◆ Excerpted text:
···

The BIOUP project (CPP2021-009086) will be carried out in collaboration with ACCIONA (leader of the consortium) and the Institute for Sustainable Processes (ISP) of the University of Valladolid (UVA). This project has received funding from the State Research Agency of the Ministry of Science and Innovation (MCIN/AEI/10.13039/501100011033) and the European Union (NextGenerationEU/PRTR).

BIOMIO. Biowaste conversion to microbial oils for fuel production

Duration: 2021-2024

Microbial lipids from oleaginous microorganisms are promising precursors for the production of renewable biofuels. Nevertheless, microbial oil production at industrial scale requires the use of inexpensive carbon sources for cell growth and lipid accumulation. The use of low-cost carbon sources derived from organic residues for oleaginous fermentation represents an interesting alternative with potential application in the energy sector.

···

◆ Given entries:
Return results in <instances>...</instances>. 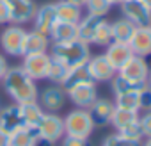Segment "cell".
I'll use <instances>...</instances> for the list:
<instances>
[{"instance_id": "obj_1", "label": "cell", "mask_w": 151, "mask_h": 146, "mask_svg": "<svg viewBox=\"0 0 151 146\" xmlns=\"http://www.w3.org/2000/svg\"><path fill=\"white\" fill-rule=\"evenodd\" d=\"M2 87L6 95L13 100V103H25V102H34L37 100L39 89L36 86V80H32L27 73L23 71L22 66H13L7 68L6 75L0 79Z\"/></svg>"}, {"instance_id": "obj_2", "label": "cell", "mask_w": 151, "mask_h": 146, "mask_svg": "<svg viewBox=\"0 0 151 146\" xmlns=\"http://www.w3.org/2000/svg\"><path fill=\"white\" fill-rule=\"evenodd\" d=\"M50 57L60 61L64 66H68L71 69V68L87 64V61L91 57V50H89V45L80 39H73V41H66V43H52Z\"/></svg>"}, {"instance_id": "obj_3", "label": "cell", "mask_w": 151, "mask_h": 146, "mask_svg": "<svg viewBox=\"0 0 151 146\" xmlns=\"http://www.w3.org/2000/svg\"><path fill=\"white\" fill-rule=\"evenodd\" d=\"M62 119H64V134L71 137L89 139L94 130V123L87 109H73Z\"/></svg>"}, {"instance_id": "obj_4", "label": "cell", "mask_w": 151, "mask_h": 146, "mask_svg": "<svg viewBox=\"0 0 151 146\" xmlns=\"http://www.w3.org/2000/svg\"><path fill=\"white\" fill-rule=\"evenodd\" d=\"M27 30L22 25L9 23L2 32H0V46L4 53L9 57H22L23 55V41H25Z\"/></svg>"}, {"instance_id": "obj_5", "label": "cell", "mask_w": 151, "mask_h": 146, "mask_svg": "<svg viewBox=\"0 0 151 146\" xmlns=\"http://www.w3.org/2000/svg\"><path fill=\"white\" fill-rule=\"evenodd\" d=\"M36 128H37L39 137H43L53 144L59 142L66 135L64 134V119L57 112H45Z\"/></svg>"}, {"instance_id": "obj_6", "label": "cell", "mask_w": 151, "mask_h": 146, "mask_svg": "<svg viewBox=\"0 0 151 146\" xmlns=\"http://www.w3.org/2000/svg\"><path fill=\"white\" fill-rule=\"evenodd\" d=\"M123 18L132 22L135 27H149L151 23V9L142 0H123L119 4Z\"/></svg>"}, {"instance_id": "obj_7", "label": "cell", "mask_w": 151, "mask_h": 146, "mask_svg": "<svg viewBox=\"0 0 151 146\" xmlns=\"http://www.w3.org/2000/svg\"><path fill=\"white\" fill-rule=\"evenodd\" d=\"M50 53L45 52V53H29V55H23V61H22V68L27 75L32 79V80H45L46 75H48V68H50Z\"/></svg>"}, {"instance_id": "obj_8", "label": "cell", "mask_w": 151, "mask_h": 146, "mask_svg": "<svg viewBox=\"0 0 151 146\" xmlns=\"http://www.w3.org/2000/svg\"><path fill=\"white\" fill-rule=\"evenodd\" d=\"M66 100H68L66 91L57 84L46 86L37 95V103L41 105V109L45 112H59V111H62L64 105H66Z\"/></svg>"}, {"instance_id": "obj_9", "label": "cell", "mask_w": 151, "mask_h": 146, "mask_svg": "<svg viewBox=\"0 0 151 146\" xmlns=\"http://www.w3.org/2000/svg\"><path fill=\"white\" fill-rule=\"evenodd\" d=\"M9 9V23L13 25H25L32 22L36 14V2L34 0H4Z\"/></svg>"}, {"instance_id": "obj_10", "label": "cell", "mask_w": 151, "mask_h": 146, "mask_svg": "<svg viewBox=\"0 0 151 146\" xmlns=\"http://www.w3.org/2000/svg\"><path fill=\"white\" fill-rule=\"evenodd\" d=\"M149 66H147V61L144 57H130V61L117 71L121 77H124L126 80L137 84V86H142L147 82V77H149Z\"/></svg>"}, {"instance_id": "obj_11", "label": "cell", "mask_w": 151, "mask_h": 146, "mask_svg": "<svg viewBox=\"0 0 151 146\" xmlns=\"http://www.w3.org/2000/svg\"><path fill=\"white\" fill-rule=\"evenodd\" d=\"M66 95H68V100H71V103L77 109H89L98 100L96 82H87V84L77 86V87L69 89Z\"/></svg>"}, {"instance_id": "obj_12", "label": "cell", "mask_w": 151, "mask_h": 146, "mask_svg": "<svg viewBox=\"0 0 151 146\" xmlns=\"http://www.w3.org/2000/svg\"><path fill=\"white\" fill-rule=\"evenodd\" d=\"M86 66H87V71L91 73V77H93L94 82H110L114 79V75L117 73L103 53L91 55Z\"/></svg>"}, {"instance_id": "obj_13", "label": "cell", "mask_w": 151, "mask_h": 146, "mask_svg": "<svg viewBox=\"0 0 151 146\" xmlns=\"http://www.w3.org/2000/svg\"><path fill=\"white\" fill-rule=\"evenodd\" d=\"M57 22V14H55V4H43L36 9V14L32 18V30H37L41 34H50L52 27Z\"/></svg>"}, {"instance_id": "obj_14", "label": "cell", "mask_w": 151, "mask_h": 146, "mask_svg": "<svg viewBox=\"0 0 151 146\" xmlns=\"http://www.w3.org/2000/svg\"><path fill=\"white\" fill-rule=\"evenodd\" d=\"M128 46H130L133 55L144 57V59L149 57L151 55V30H149V27H137Z\"/></svg>"}, {"instance_id": "obj_15", "label": "cell", "mask_w": 151, "mask_h": 146, "mask_svg": "<svg viewBox=\"0 0 151 146\" xmlns=\"http://www.w3.org/2000/svg\"><path fill=\"white\" fill-rule=\"evenodd\" d=\"M114 109H116V103L112 100L98 98L87 111L91 114V119H93L94 126H105V125H110V118H112Z\"/></svg>"}, {"instance_id": "obj_16", "label": "cell", "mask_w": 151, "mask_h": 146, "mask_svg": "<svg viewBox=\"0 0 151 146\" xmlns=\"http://www.w3.org/2000/svg\"><path fill=\"white\" fill-rule=\"evenodd\" d=\"M22 126H23V119L18 103H9L7 107L0 109V130L13 134Z\"/></svg>"}, {"instance_id": "obj_17", "label": "cell", "mask_w": 151, "mask_h": 146, "mask_svg": "<svg viewBox=\"0 0 151 146\" xmlns=\"http://www.w3.org/2000/svg\"><path fill=\"white\" fill-rule=\"evenodd\" d=\"M103 55L107 57V61L112 64V68H114L116 71H119V69L130 61V57H133L130 46H128L126 43H117V41H112V43L107 46V50H105Z\"/></svg>"}, {"instance_id": "obj_18", "label": "cell", "mask_w": 151, "mask_h": 146, "mask_svg": "<svg viewBox=\"0 0 151 146\" xmlns=\"http://www.w3.org/2000/svg\"><path fill=\"white\" fill-rule=\"evenodd\" d=\"M48 48H50V38L46 34H41L37 30H29L25 34L23 55H29V53H45V52H48Z\"/></svg>"}, {"instance_id": "obj_19", "label": "cell", "mask_w": 151, "mask_h": 146, "mask_svg": "<svg viewBox=\"0 0 151 146\" xmlns=\"http://www.w3.org/2000/svg\"><path fill=\"white\" fill-rule=\"evenodd\" d=\"M103 20H105V18L94 16V14H86V16H82V20L77 23L78 39L84 41V43H87V45H91V43H93V38H94V34H96V30H98V27L101 25Z\"/></svg>"}, {"instance_id": "obj_20", "label": "cell", "mask_w": 151, "mask_h": 146, "mask_svg": "<svg viewBox=\"0 0 151 146\" xmlns=\"http://www.w3.org/2000/svg\"><path fill=\"white\" fill-rule=\"evenodd\" d=\"M52 43H66V41H73L78 39V30H77V23H68V22H55V25L52 27L50 34H48Z\"/></svg>"}, {"instance_id": "obj_21", "label": "cell", "mask_w": 151, "mask_h": 146, "mask_svg": "<svg viewBox=\"0 0 151 146\" xmlns=\"http://www.w3.org/2000/svg\"><path fill=\"white\" fill-rule=\"evenodd\" d=\"M87 82H94V80H93V77H91V73L87 71V66L84 64V66L71 68V69L68 71L66 79L62 80L60 87H62V89L68 93L69 89L77 87V86H82V84H87Z\"/></svg>"}, {"instance_id": "obj_22", "label": "cell", "mask_w": 151, "mask_h": 146, "mask_svg": "<svg viewBox=\"0 0 151 146\" xmlns=\"http://www.w3.org/2000/svg\"><path fill=\"white\" fill-rule=\"evenodd\" d=\"M55 14L59 22H68V23H78L82 20V7L69 4L66 0H59L55 2Z\"/></svg>"}, {"instance_id": "obj_23", "label": "cell", "mask_w": 151, "mask_h": 146, "mask_svg": "<svg viewBox=\"0 0 151 146\" xmlns=\"http://www.w3.org/2000/svg\"><path fill=\"white\" fill-rule=\"evenodd\" d=\"M20 111H22L23 126H30V128H36L37 123L41 121L43 114H45V111L41 109V105L37 103V100L22 103V105H20Z\"/></svg>"}, {"instance_id": "obj_24", "label": "cell", "mask_w": 151, "mask_h": 146, "mask_svg": "<svg viewBox=\"0 0 151 146\" xmlns=\"http://www.w3.org/2000/svg\"><path fill=\"white\" fill-rule=\"evenodd\" d=\"M110 27H112V38H114V41H117V43H130V39H132V36H133V32H135V25L132 23V22H128L126 18H119V20H116L114 23H110Z\"/></svg>"}, {"instance_id": "obj_25", "label": "cell", "mask_w": 151, "mask_h": 146, "mask_svg": "<svg viewBox=\"0 0 151 146\" xmlns=\"http://www.w3.org/2000/svg\"><path fill=\"white\" fill-rule=\"evenodd\" d=\"M37 137H39L37 128L22 126L11 134V146H34Z\"/></svg>"}, {"instance_id": "obj_26", "label": "cell", "mask_w": 151, "mask_h": 146, "mask_svg": "<svg viewBox=\"0 0 151 146\" xmlns=\"http://www.w3.org/2000/svg\"><path fill=\"white\" fill-rule=\"evenodd\" d=\"M139 112H135V111H128V109H121V107H116L114 109V112H112V118H110V125L119 132L121 128H124L128 123H132V121H135V119H139Z\"/></svg>"}, {"instance_id": "obj_27", "label": "cell", "mask_w": 151, "mask_h": 146, "mask_svg": "<svg viewBox=\"0 0 151 146\" xmlns=\"http://www.w3.org/2000/svg\"><path fill=\"white\" fill-rule=\"evenodd\" d=\"M140 87H142V86H140ZM140 87H139V89H140ZM139 89H137V91H130V93H123V95L114 96L116 107L140 112V107H139Z\"/></svg>"}, {"instance_id": "obj_28", "label": "cell", "mask_w": 151, "mask_h": 146, "mask_svg": "<svg viewBox=\"0 0 151 146\" xmlns=\"http://www.w3.org/2000/svg\"><path fill=\"white\" fill-rule=\"evenodd\" d=\"M68 71H69L68 66H64V64H62L60 61H57V59H52V61H50V68H48V75H46V79H48L52 84L60 86L62 80H64L66 75H68Z\"/></svg>"}, {"instance_id": "obj_29", "label": "cell", "mask_w": 151, "mask_h": 146, "mask_svg": "<svg viewBox=\"0 0 151 146\" xmlns=\"http://www.w3.org/2000/svg\"><path fill=\"white\" fill-rule=\"evenodd\" d=\"M142 86H144V84H142ZM139 87H140V86H137V84H133V82L126 80L124 77H121V75H119V73H116L114 79L110 80V89H112L114 96L123 95V93H130V91H137Z\"/></svg>"}, {"instance_id": "obj_30", "label": "cell", "mask_w": 151, "mask_h": 146, "mask_svg": "<svg viewBox=\"0 0 151 146\" xmlns=\"http://www.w3.org/2000/svg\"><path fill=\"white\" fill-rule=\"evenodd\" d=\"M112 41H114V38H112V27H110V22L103 20L101 25L98 27L94 38H93V45H98V46H109Z\"/></svg>"}, {"instance_id": "obj_31", "label": "cell", "mask_w": 151, "mask_h": 146, "mask_svg": "<svg viewBox=\"0 0 151 146\" xmlns=\"http://www.w3.org/2000/svg\"><path fill=\"white\" fill-rule=\"evenodd\" d=\"M87 9V14H94V16H101L105 18L110 9H112V4L109 2V0H86V6Z\"/></svg>"}, {"instance_id": "obj_32", "label": "cell", "mask_w": 151, "mask_h": 146, "mask_svg": "<svg viewBox=\"0 0 151 146\" xmlns=\"http://www.w3.org/2000/svg\"><path fill=\"white\" fill-rule=\"evenodd\" d=\"M101 146H142V141H135V139H130V137H124L123 134L116 132V134H110L103 139Z\"/></svg>"}, {"instance_id": "obj_33", "label": "cell", "mask_w": 151, "mask_h": 146, "mask_svg": "<svg viewBox=\"0 0 151 146\" xmlns=\"http://www.w3.org/2000/svg\"><path fill=\"white\" fill-rule=\"evenodd\" d=\"M140 118V116H139ZM119 134H123L124 137H130V139H135V141H142L144 139V132H142V125H140V119H135L132 123H128L124 128L119 130Z\"/></svg>"}, {"instance_id": "obj_34", "label": "cell", "mask_w": 151, "mask_h": 146, "mask_svg": "<svg viewBox=\"0 0 151 146\" xmlns=\"http://www.w3.org/2000/svg\"><path fill=\"white\" fill-rule=\"evenodd\" d=\"M139 107L140 111H151V87L147 84H144L139 89Z\"/></svg>"}, {"instance_id": "obj_35", "label": "cell", "mask_w": 151, "mask_h": 146, "mask_svg": "<svg viewBox=\"0 0 151 146\" xmlns=\"http://www.w3.org/2000/svg\"><path fill=\"white\" fill-rule=\"evenodd\" d=\"M60 146H93L89 142V139H82V137H71V135H64L60 139Z\"/></svg>"}, {"instance_id": "obj_36", "label": "cell", "mask_w": 151, "mask_h": 146, "mask_svg": "<svg viewBox=\"0 0 151 146\" xmlns=\"http://www.w3.org/2000/svg\"><path fill=\"white\" fill-rule=\"evenodd\" d=\"M139 119H140V125H142L144 139H146V137H151V111H146Z\"/></svg>"}, {"instance_id": "obj_37", "label": "cell", "mask_w": 151, "mask_h": 146, "mask_svg": "<svg viewBox=\"0 0 151 146\" xmlns=\"http://www.w3.org/2000/svg\"><path fill=\"white\" fill-rule=\"evenodd\" d=\"M7 23H9V9L4 0H0V25H7Z\"/></svg>"}, {"instance_id": "obj_38", "label": "cell", "mask_w": 151, "mask_h": 146, "mask_svg": "<svg viewBox=\"0 0 151 146\" xmlns=\"http://www.w3.org/2000/svg\"><path fill=\"white\" fill-rule=\"evenodd\" d=\"M0 146H11V134L0 130Z\"/></svg>"}, {"instance_id": "obj_39", "label": "cell", "mask_w": 151, "mask_h": 146, "mask_svg": "<svg viewBox=\"0 0 151 146\" xmlns=\"http://www.w3.org/2000/svg\"><path fill=\"white\" fill-rule=\"evenodd\" d=\"M7 59L2 55V53H0V79H2L4 75H6V71H7Z\"/></svg>"}, {"instance_id": "obj_40", "label": "cell", "mask_w": 151, "mask_h": 146, "mask_svg": "<svg viewBox=\"0 0 151 146\" xmlns=\"http://www.w3.org/2000/svg\"><path fill=\"white\" fill-rule=\"evenodd\" d=\"M34 146H53V142H50V141H46L43 137H37L36 142H34Z\"/></svg>"}, {"instance_id": "obj_41", "label": "cell", "mask_w": 151, "mask_h": 146, "mask_svg": "<svg viewBox=\"0 0 151 146\" xmlns=\"http://www.w3.org/2000/svg\"><path fill=\"white\" fill-rule=\"evenodd\" d=\"M66 2L75 4V6H78V7H84V6H86V0H66Z\"/></svg>"}, {"instance_id": "obj_42", "label": "cell", "mask_w": 151, "mask_h": 146, "mask_svg": "<svg viewBox=\"0 0 151 146\" xmlns=\"http://www.w3.org/2000/svg\"><path fill=\"white\" fill-rule=\"evenodd\" d=\"M142 146H151V137H146V141L142 142Z\"/></svg>"}, {"instance_id": "obj_43", "label": "cell", "mask_w": 151, "mask_h": 146, "mask_svg": "<svg viewBox=\"0 0 151 146\" xmlns=\"http://www.w3.org/2000/svg\"><path fill=\"white\" fill-rule=\"evenodd\" d=\"M109 2H110L112 6H116V4H121V2H123V0H109Z\"/></svg>"}, {"instance_id": "obj_44", "label": "cell", "mask_w": 151, "mask_h": 146, "mask_svg": "<svg viewBox=\"0 0 151 146\" xmlns=\"http://www.w3.org/2000/svg\"><path fill=\"white\" fill-rule=\"evenodd\" d=\"M146 84H147V86L151 87V69H149V77H147V82H146Z\"/></svg>"}, {"instance_id": "obj_45", "label": "cell", "mask_w": 151, "mask_h": 146, "mask_svg": "<svg viewBox=\"0 0 151 146\" xmlns=\"http://www.w3.org/2000/svg\"><path fill=\"white\" fill-rule=\"evenodd\" d=\"M142 2H144V4H146V6H147L149 9H151V0H142Z\"/></svg>"}, {"instance_id": "obj_46", "label": "cell", "mask_w": 151, "mask_h": 146, "mask_svg": "<svg viewBox=\"0 0 151 146\" xmlns=\"http://www.w3.org/2000/svg\"><path fill=\"white\" fill-rule=\"evenodd\" d=\"M149 30H151V23H149Z\"/></svg>"}, {"instance_id": "obj_47", "label": "cell", "mask_w": 151, "mask_h": 146, "mask_svg": "<svg viewBox=\"0 0 151 146\" xmlns=\"http://www.w3.org/2000/svg\"><path fill=\"white\" fill-rule=\"evenodd\" d=\"M0 109H2V103H0Z\"/></svg>"}]
</instances>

···

◆ To do:
1. In the project descriptions, duplicate the passage starting at "BIOMIO. Biowaste conversion" and ending at "the energy sector.".
2. List every organization that the project descriptions name in connection with the BIOUP project.
3. According to the project descriptions, what is the duration of the BIOMIO project?

◆ Expected results:
1.
BIOMIO. Biowaste conversion to microbial oils for fuel production

Duration: 2021-2024

Microbial lipids from oleaginous microorganisms are promising precursors for the production of renewable biofuels. Nevertheless, microbial oil production at industrial scale requires the use of inexpensive carbon sources for cell growth and lipid accumulation. The use of low-cost carbon sources derived from organic residues for oleaginous fermentation represents an interesting alternative with potential application in the energy sector.

2.
ACCIONA
Institute for Sustainable Processes (ISP)
University of Valladolid (UVA)
State Research Agency
Ministry of Science and Innovation
European Union

3. 2021-2024